And here’s a very simple way of knowing which one to use. Just repeat the one in the beginning of the question! So, for example, if the question begins with DOES, your answer is going to end with DOES as well – you just have to figure out which pronoun (he or she) to use, but it’s quite easy to guess from the question alone. I mean – your sister is obviously SHE etc.
How to use Not only…but (also)
Hi Hugo, NOT ONLY I’ll tell you how to use the expression “not only… but…also…”, BUT I’ll ALSO provide you a few practical examples on how it’s to be used in real life.
But wait… Did I not just do that?
You see – NOT ONLY I’m trying to be helpful when explaining grammar-related concepts to my blog readers BUT I ALSO like injecting some fun and jokes into my explanations which makes our lives so much more brighter, don’t you think?

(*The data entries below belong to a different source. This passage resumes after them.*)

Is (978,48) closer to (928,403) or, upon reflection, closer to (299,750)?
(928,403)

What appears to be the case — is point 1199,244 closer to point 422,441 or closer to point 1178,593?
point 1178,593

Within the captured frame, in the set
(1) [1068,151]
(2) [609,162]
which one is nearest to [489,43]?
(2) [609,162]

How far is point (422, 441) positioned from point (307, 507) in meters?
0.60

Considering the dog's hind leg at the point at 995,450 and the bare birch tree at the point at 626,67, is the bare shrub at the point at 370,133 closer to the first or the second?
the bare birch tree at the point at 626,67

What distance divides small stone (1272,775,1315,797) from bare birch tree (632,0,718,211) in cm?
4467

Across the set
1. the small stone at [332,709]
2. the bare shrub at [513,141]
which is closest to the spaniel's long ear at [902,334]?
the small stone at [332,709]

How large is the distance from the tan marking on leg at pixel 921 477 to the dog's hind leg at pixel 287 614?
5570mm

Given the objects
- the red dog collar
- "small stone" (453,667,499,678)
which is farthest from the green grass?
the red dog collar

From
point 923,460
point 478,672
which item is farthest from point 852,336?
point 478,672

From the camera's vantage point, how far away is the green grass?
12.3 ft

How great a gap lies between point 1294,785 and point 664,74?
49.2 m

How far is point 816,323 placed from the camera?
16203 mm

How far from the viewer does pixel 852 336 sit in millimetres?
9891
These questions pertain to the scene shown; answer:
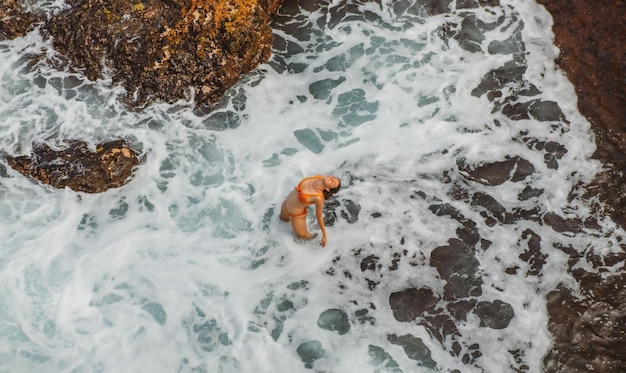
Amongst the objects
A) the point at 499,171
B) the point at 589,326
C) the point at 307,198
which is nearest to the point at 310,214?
the point at 307,198

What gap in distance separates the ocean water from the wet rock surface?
0.31 m

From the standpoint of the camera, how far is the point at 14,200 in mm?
7230

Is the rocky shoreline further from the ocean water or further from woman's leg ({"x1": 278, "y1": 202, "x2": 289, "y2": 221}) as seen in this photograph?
woman's leg ({"x1": 278, "y1": 202, "x2": 289, "y2": 221})

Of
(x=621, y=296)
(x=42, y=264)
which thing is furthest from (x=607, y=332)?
(x=42, y=264)

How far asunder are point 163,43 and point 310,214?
12.1 feet

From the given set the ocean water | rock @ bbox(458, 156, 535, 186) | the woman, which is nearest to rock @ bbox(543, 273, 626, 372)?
the ocean water

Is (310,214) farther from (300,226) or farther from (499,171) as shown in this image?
(499,171)

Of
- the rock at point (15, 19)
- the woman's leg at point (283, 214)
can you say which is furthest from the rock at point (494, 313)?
the rock at point (15, 19)

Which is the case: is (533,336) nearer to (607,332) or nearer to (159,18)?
(607,332)

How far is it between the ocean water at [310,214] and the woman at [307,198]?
1.47ft

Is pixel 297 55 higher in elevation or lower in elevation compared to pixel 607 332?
higher

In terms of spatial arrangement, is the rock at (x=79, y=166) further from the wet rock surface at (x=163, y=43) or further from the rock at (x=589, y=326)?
the rock at (x=589, y=326)

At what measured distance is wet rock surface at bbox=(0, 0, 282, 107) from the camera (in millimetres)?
8109

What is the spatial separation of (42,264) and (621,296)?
748cm
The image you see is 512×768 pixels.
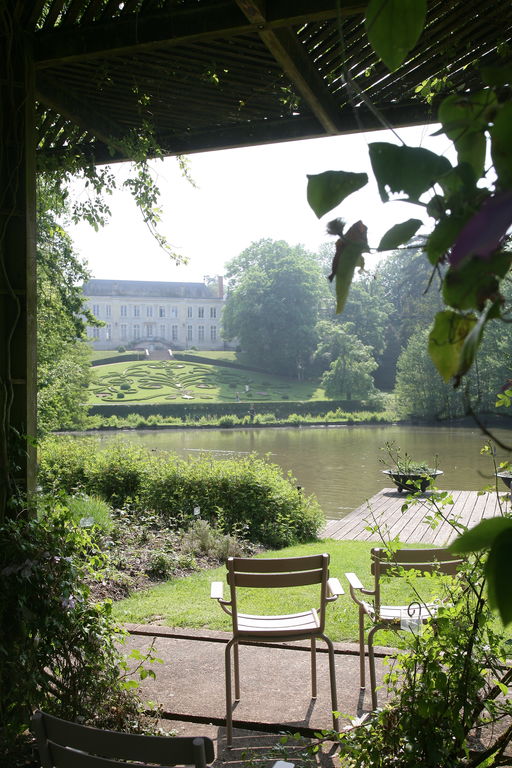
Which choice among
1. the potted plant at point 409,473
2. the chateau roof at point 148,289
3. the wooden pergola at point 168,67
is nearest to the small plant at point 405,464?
the potted plant at point 409,473

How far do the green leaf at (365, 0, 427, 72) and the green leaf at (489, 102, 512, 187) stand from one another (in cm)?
9

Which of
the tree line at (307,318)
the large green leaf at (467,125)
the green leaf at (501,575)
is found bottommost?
the green leaf at (501,575)

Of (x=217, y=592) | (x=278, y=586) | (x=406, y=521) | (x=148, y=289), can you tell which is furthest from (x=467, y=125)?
(x=148, y=289)

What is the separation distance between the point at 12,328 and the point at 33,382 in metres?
0.23

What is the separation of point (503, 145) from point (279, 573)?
3191mm

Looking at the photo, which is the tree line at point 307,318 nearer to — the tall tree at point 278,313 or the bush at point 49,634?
the tall tree at point 278,313

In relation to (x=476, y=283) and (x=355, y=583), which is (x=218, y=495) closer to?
(x=355, y=583)

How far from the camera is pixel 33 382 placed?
2.81 m

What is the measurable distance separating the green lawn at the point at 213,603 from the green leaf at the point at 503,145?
4.25 m

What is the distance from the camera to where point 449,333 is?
0.31 meters

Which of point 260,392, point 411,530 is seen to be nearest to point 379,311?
point 260,392

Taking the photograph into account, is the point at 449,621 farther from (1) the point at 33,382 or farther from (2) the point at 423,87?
(2) the point at 423,87

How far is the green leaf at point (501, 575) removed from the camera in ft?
1.00

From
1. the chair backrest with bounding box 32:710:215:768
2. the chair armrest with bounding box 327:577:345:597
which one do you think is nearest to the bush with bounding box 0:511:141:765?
the chair backrest with bounding box 32:710:215:768
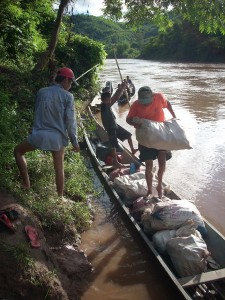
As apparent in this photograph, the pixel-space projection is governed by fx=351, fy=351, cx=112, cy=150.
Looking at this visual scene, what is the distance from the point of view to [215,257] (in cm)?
418

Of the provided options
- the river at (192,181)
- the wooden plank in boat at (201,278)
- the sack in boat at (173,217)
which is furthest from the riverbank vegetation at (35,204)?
the wooden plank in boat at (201,278)

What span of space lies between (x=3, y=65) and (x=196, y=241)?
7535 mm

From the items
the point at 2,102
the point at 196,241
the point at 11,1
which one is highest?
the point at 11,1

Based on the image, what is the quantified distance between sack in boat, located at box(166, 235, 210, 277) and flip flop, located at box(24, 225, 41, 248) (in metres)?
1.50

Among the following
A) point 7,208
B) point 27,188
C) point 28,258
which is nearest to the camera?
point 28,258

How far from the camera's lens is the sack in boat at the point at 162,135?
4.64 meters

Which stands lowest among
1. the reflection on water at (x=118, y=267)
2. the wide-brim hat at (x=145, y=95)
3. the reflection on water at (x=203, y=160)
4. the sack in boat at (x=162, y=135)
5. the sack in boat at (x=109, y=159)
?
the reflection on water at (x=203, y=160)

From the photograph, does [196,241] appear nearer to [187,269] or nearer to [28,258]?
[187,269]

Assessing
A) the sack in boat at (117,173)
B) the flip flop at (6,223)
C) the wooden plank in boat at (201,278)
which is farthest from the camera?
the sack in boat at (117,173)

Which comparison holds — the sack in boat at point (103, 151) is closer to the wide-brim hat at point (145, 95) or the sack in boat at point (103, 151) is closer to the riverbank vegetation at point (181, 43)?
the wide-brim hat at point (145, 95)

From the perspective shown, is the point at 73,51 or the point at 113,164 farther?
the point at 73,51

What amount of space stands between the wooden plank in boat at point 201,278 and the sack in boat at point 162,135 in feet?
5.76

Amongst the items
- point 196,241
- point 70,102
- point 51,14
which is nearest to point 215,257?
point 196,241

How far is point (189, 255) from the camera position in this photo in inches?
148
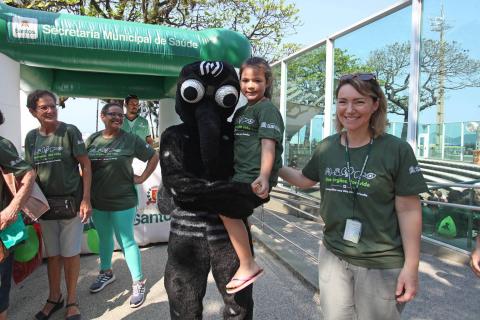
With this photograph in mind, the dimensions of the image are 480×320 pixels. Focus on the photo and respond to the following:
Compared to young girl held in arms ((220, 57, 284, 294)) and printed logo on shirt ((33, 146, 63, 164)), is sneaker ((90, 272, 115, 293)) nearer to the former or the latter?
printed logo on shirt ((33, 146, 63, 164))

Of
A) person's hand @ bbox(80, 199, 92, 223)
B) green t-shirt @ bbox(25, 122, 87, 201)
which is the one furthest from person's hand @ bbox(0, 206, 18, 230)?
person's hand @ bbox(80, 199, 92, 223)

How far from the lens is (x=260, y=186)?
5.68 ft

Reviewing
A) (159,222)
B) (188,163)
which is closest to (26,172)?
(188,163)

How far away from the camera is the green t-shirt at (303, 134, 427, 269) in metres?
1.62

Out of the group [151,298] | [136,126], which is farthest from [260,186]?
[136,126]

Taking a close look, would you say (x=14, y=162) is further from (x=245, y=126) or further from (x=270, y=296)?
(x=270, y=296)

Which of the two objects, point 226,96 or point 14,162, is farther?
point 14,162

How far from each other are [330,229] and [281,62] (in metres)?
6.63

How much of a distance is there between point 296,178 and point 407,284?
0.74 m

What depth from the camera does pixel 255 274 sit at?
1.90 metres

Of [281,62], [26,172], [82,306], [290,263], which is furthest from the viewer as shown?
[281,62]

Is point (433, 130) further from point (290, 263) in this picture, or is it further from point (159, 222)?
point (159, 222)

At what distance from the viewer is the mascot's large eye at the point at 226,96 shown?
1.87 meters

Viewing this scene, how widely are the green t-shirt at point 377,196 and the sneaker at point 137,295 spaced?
210 cm
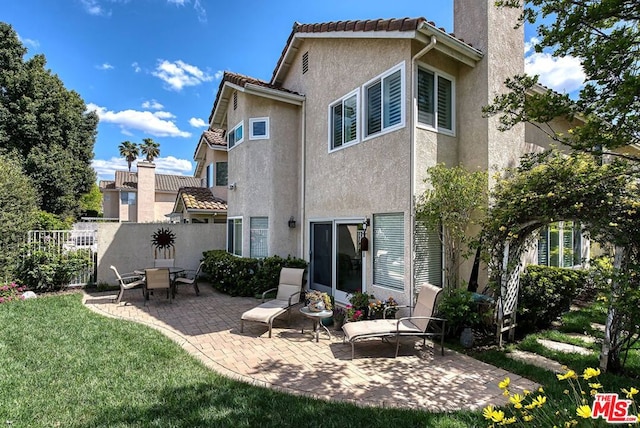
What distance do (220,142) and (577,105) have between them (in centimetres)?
2184

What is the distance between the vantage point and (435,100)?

So basically whenever you want to explain that you’re going to do something EXTRA, something ON TOP what’s required – that’s when you use this particular English grammar construct.
One of the most difficult themes in English grammar for me is the Subjunctive Mood.
When I am reading and comparing what numerous authors saying it seems to me sometimes as if they talk about some different languages.
Can you propose an easy and practical way of learning for this case?
Yes Nick, I’ve received questions about the Subjunctive Mood previously, so let me explain it to you in easy-to-understand terms.
Subjunctive Mood affects English verb forms in statements where you or someone else expresses a hypothetical possibility, a recommendation or a wish for something to happen; basically when people are talking about something that ISN’T actually a fact but could possibly become a reality if certain conditions are met.
Typically the Subjunctive Mood can be observed in English in a sentence beginning with “If I WERE…” Normally you would kind of want to say “If I was…” because “I” is normally associated with “was” and it’s only “you, we and they” that are associated with “were”.
Subjunctive Mood, however, stipulates that if you make a hypothetical statement about what you WOULD do or what you WOULD be IF something were to happen (notice how I used “were” instead of “was”!), “were” replaces “was”.
Here’s some typical examples:
- If I WERE you, I wouldn’t spoil your children the same way you do!”
- I don’t know what I would do if something WERE to happen to my car and I wouldn’t be able to drive to work!”
Speaking of other grammatical forms of the Subjunctive Mood such as “My boss strongly implied he wishes all cigarette breaks BE (instead of “are”) done away with immediately” – to be totally honest with you, in conversational English such and similar grammar forms are gradually replaced by the more traditional, Indicative Mood.
So, for example, what’s supposed to be the Subjunctive Mood “I suggested that Mark CHANGE his attitude towards work” won’t sound incorrect if described the following way: “I suggest that Mark CHANGES his attitude.”
Here’s a very easy-to-understand guide on the Subjunctive Mood – you really shouldn’t read anything more detailed and complicated because it will literally make your head spin!
Can you explain in detail this grammatical structure: “It’s high time I went.” Why two different tenses at the same time (It is….I went)
Whenever you use the following English phrases: “It’s high time…” and “It’s about time…” (they both mean the same thing – basically it’s a suggestion for the other person to do something) and you DON’T use the following words right after them “for… to”, then you have to conjugate the verb in the PAST TENSE.
For example, if you say: “It’s about time FOR you TO GO home” – that’s when you say GO.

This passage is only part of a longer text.